If a line in the records below contains the word "such", return that line.

Start of Provided records

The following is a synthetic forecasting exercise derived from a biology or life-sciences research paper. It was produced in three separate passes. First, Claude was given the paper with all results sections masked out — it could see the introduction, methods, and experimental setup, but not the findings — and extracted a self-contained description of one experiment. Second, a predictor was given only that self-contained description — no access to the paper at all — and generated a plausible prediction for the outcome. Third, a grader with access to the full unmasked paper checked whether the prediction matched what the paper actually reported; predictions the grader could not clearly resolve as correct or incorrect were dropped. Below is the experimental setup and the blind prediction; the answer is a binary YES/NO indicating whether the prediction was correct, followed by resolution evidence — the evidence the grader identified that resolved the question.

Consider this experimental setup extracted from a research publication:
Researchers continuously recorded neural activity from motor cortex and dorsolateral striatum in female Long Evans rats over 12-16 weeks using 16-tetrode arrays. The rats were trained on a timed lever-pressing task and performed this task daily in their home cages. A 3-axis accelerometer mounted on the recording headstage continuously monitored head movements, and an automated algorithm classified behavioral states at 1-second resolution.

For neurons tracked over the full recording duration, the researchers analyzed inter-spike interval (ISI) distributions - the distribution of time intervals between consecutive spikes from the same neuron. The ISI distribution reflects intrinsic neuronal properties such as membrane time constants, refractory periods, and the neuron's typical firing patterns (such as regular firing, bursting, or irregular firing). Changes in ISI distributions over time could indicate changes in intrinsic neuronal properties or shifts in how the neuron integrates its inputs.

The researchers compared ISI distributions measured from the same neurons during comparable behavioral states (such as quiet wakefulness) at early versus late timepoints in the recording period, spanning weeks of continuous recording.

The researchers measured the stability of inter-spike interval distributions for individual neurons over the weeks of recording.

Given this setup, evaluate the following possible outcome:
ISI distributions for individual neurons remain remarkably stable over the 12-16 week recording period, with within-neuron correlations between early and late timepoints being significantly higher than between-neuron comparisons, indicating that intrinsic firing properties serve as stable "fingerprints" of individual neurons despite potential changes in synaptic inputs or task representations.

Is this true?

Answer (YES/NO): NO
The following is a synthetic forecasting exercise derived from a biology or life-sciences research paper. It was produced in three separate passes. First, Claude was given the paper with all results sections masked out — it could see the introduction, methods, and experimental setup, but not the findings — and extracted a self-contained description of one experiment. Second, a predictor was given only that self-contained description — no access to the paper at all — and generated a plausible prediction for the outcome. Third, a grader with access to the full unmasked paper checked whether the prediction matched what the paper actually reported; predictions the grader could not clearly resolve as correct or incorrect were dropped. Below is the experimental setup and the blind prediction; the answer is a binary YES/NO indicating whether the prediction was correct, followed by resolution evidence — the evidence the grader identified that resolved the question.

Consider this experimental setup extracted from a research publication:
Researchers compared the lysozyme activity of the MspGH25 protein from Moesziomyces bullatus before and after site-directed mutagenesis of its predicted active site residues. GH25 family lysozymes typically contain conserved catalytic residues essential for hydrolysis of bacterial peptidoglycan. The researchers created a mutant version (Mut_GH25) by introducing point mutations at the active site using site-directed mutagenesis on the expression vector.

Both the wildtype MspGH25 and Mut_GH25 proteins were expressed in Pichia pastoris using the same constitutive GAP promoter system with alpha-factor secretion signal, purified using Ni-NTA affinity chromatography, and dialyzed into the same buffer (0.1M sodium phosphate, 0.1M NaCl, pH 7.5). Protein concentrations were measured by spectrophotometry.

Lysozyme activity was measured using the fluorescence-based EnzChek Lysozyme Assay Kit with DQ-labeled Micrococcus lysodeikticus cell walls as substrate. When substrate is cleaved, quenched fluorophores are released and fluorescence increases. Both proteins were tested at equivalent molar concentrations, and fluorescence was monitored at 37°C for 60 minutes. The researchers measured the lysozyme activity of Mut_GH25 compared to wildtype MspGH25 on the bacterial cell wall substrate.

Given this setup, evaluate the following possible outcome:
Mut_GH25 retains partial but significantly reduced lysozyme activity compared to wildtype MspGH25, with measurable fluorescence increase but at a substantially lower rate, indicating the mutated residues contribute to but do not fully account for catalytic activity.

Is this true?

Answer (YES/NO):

End of Provided records

• **Reply**:
For neurons tracked over the full recording duration, the researchers analyzed inter-spike interval (ISI) distributions - the distribution of time intervals between consecutive spikes from the same neuron. The ISI distribution reflects intrinsic neuronal properties such as membrane time constants, refractory periods, and the neuron's typical firing patterns (such as regular firing, bursting, or irregular firing). Changes in ISI distributions over time could indicate changes in intrinsic neuronal properties or shifts in how the neuron integrates its inputs.
The researchers compared ISI distributions measured from the same neurons during comparable behavioral states (such as quiet wakefulness) at early versus late timepoints in the recording period, spanning weeks of continuous recording.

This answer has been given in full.